A truthful account of the world is a precondition for understanding it.
Pointing out this inconsistency and self-flattering omission of history is often to enter a conversational minefield. But the value of this exercise is not to play some abstract game of whose hands are dirtier. It’s about combating imperial blindness — American society’s endless capacity for self-delusion about how and why it conducts itself as a hegemon in the global arena. By cloaking its geopolitical goals in the language of moralism and sweeping contradictions beneath the rug, the U.S. is able to behave recklessly and brutally without taking accountability for its behavior or learning lessons from it. And refusing to understand that only sows the seeds for further misbehavior and poor decision-making.
A truthful account of the world is a precondition for understanding it. And understanding the real world, rather than living in a world of idealized self-image or visceral feeling, is a precondition for behaving morally and effectively. The myth of Russia’s actions as entirely singular — as a kind of satanic force that has caused a rupture in the progress of human civilization — increases the odds that American society develops a mandate for a rash intervention such as a no-fly zone that could spark a war with Russia. (Stopping evil incarnate would seem to be a worthy reason to risk World War III.) But a more accurately contextualized account of what’s happening and recently happened in the world can act as a source of humility and restraint. At a time when belligerence surrounding the Russia-Ukraine crisis is intensifying, it couldn’t be more urgent.

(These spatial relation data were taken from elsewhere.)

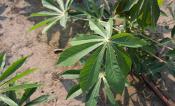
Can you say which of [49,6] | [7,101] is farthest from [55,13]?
[7,101]

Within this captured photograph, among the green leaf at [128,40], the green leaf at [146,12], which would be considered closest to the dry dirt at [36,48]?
the green leaf at [146,12]

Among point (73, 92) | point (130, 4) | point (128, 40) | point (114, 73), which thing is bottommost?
point (73, 92)

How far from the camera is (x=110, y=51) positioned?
140cm

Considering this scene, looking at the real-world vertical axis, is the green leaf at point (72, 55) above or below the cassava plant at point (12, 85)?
above

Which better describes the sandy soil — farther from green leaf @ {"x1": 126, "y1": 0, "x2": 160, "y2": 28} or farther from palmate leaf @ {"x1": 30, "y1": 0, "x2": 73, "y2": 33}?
green leaf @ {"x1": 126, "y1": 0, "x2": 160, "y2": 28}

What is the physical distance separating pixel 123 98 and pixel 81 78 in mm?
631

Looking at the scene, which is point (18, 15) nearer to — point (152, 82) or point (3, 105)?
point (3, 105)

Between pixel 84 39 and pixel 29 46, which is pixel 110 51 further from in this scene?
pixel 29 46

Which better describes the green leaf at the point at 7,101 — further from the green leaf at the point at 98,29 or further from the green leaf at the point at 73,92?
the green leaf at the point at 98,29

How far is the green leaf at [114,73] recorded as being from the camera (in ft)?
4.52

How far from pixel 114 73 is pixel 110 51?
0.09 meters

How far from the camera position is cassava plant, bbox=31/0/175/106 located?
1.39 m

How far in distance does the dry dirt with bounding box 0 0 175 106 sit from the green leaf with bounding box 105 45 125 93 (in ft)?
1.84

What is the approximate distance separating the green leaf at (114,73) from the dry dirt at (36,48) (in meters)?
0.56
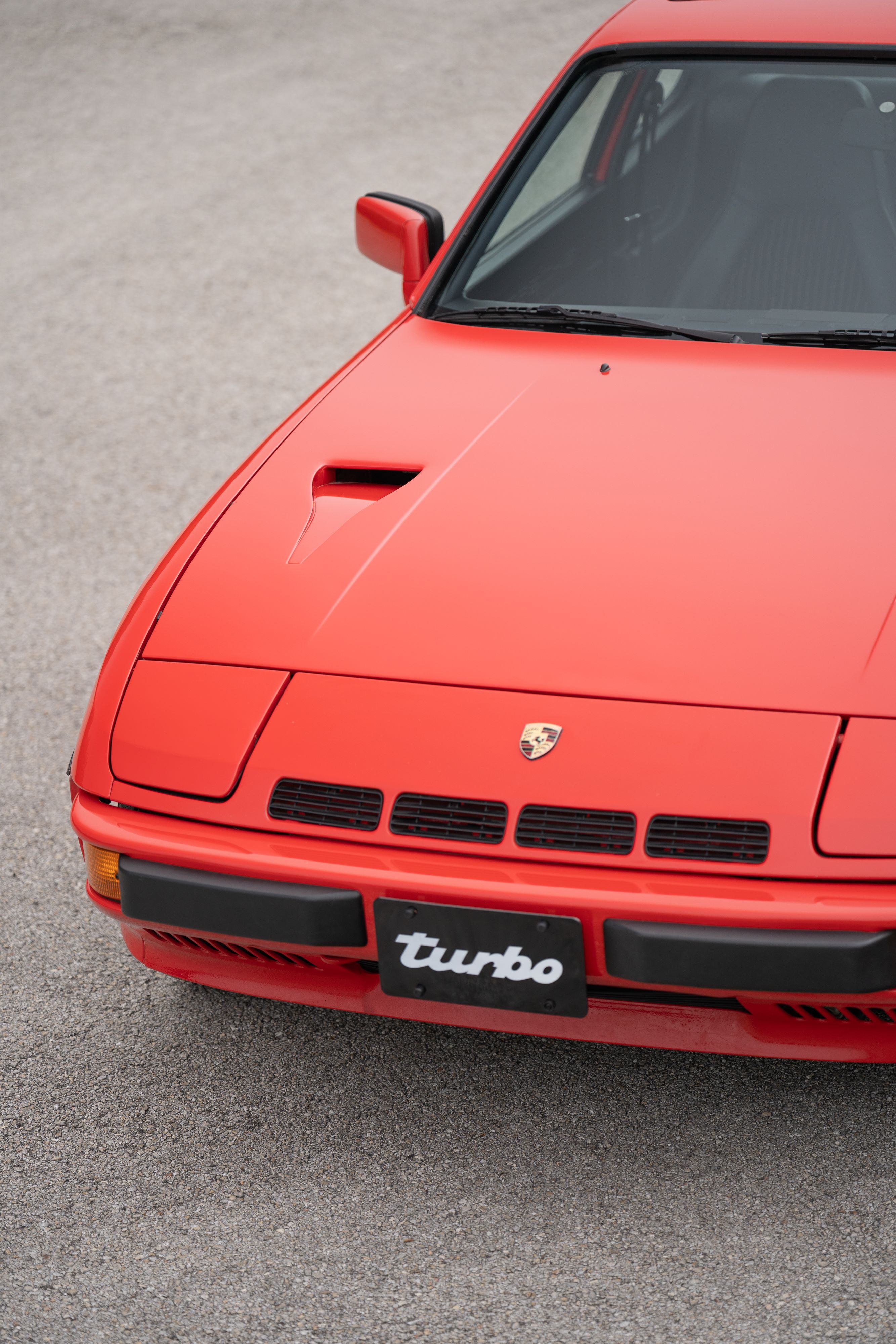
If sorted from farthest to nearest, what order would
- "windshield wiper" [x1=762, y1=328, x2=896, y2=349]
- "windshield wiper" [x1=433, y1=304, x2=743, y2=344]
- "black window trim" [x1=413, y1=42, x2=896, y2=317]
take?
1. "black window trim" [x1=413, y1=42, x2=896, y2=317]
2. "windshield wiper" [x1=433, y1=304, x2=743, y2=344]
3. "windshield wiper" [x1=762, y1=328, x2=896, y2=349]

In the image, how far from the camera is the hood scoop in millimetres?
2271

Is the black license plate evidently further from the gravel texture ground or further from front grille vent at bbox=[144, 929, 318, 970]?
the gravel texture ground

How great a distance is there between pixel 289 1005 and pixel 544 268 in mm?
1719

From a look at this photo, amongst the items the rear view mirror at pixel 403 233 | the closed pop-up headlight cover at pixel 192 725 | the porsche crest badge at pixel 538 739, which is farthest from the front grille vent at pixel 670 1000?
the rear view mirror at pixel 403 233

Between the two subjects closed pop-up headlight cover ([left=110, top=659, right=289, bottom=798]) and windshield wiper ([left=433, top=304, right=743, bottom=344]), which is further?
windshield wiper ([left=433, top=304, right=743, bottom=344])

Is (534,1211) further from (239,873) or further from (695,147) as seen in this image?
(695,147)

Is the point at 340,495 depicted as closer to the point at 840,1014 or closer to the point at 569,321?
the point at 569,321

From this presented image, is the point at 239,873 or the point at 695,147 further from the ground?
the point at 695,147

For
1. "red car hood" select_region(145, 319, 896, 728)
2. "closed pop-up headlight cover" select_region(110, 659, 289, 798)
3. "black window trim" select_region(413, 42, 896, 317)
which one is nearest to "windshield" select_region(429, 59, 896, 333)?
"black window trim" select_region(413, 42, 896, 317)

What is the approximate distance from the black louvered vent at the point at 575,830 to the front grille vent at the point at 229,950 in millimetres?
426

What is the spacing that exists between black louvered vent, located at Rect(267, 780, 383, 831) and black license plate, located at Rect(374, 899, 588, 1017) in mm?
132

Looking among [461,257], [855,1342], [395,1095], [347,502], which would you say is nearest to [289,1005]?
[395,1095]

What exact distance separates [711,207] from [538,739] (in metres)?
1.74

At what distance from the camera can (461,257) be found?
2.99 meters
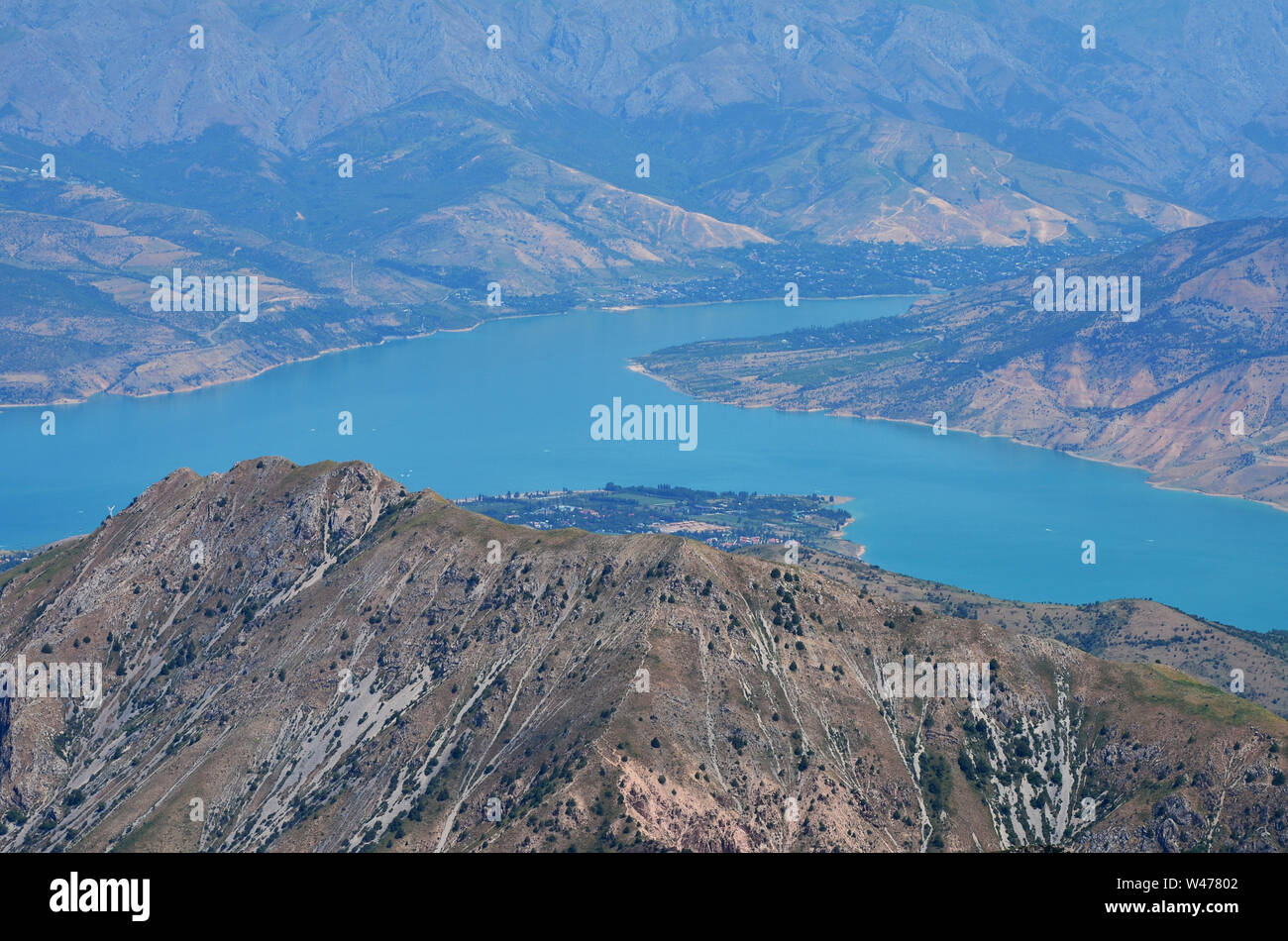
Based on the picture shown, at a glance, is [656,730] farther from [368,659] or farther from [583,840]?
[368,659]

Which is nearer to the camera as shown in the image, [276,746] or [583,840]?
[583,840]

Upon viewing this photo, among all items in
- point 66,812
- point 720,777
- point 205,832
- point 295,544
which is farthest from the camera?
point 295,544

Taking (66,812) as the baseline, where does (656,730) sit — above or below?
above
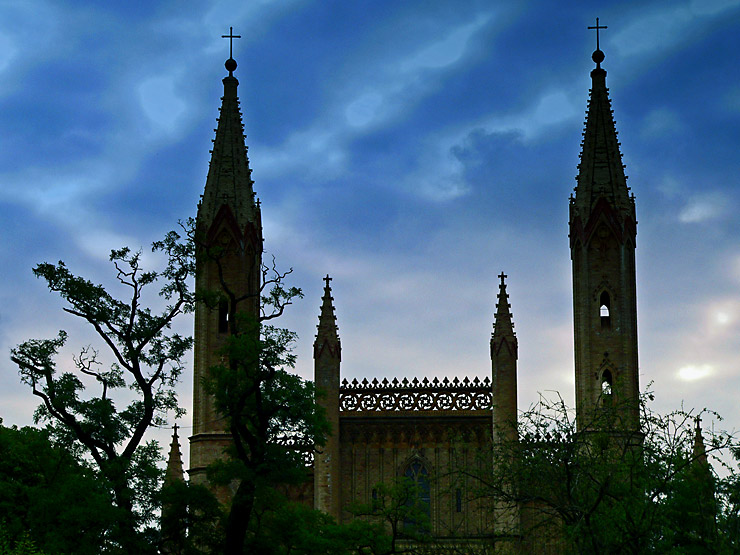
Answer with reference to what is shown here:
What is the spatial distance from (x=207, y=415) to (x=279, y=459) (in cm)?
1455

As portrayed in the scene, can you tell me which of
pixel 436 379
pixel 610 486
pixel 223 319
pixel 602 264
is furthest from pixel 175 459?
pixel 610 486

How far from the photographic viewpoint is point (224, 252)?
139ft

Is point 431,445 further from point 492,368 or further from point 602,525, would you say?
point 602,525

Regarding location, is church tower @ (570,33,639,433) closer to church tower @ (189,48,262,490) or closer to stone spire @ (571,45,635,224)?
stone spire @ (571,45,635,224)

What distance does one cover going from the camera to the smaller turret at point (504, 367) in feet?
133

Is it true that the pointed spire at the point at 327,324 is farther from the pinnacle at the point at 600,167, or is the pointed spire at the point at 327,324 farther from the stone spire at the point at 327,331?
the pinnacle at the point at 600,167

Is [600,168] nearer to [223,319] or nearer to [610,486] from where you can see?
[223,319]

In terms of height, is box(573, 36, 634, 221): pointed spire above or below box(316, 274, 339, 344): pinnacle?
above

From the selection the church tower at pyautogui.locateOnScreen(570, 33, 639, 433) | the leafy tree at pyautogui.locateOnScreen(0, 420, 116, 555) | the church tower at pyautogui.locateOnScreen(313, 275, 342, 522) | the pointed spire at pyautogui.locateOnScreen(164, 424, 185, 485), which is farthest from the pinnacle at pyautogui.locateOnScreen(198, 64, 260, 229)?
the leafy tree at pyautogui.locateOnScreen(0, 420, 116, 555)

Russia’s military operation in Ukraine — an act of aggression and a war of choice — is heinous. Russian President Vladimir Putin is not just conducting an unjustifiable war, he's waging it brutally. Human rights watchdogs say that Russia has used indiscriminate cluster bombs, and it’s clear that Russia is targeting areas that are densely populated with civilians. Aiding Ukraine’s suffering population and surprisingly well-performing military is a moral and, as far as I can tell, strategically sound thing to do.
But the Biden administration’s aid to Ukraine was not fueled by moral imperatives. The U.S. is not a country that gazes upon the world with an altruistic eye, but a state which, like any other, pursues its own interests. Moreover, in its quest to be the world’s sole superpower, it has acted ruthlessly for decades. Which is why the U.S. painting its involvement on behalf of Ukraine as a pure extension of defend-the-underdog principles is nonsense.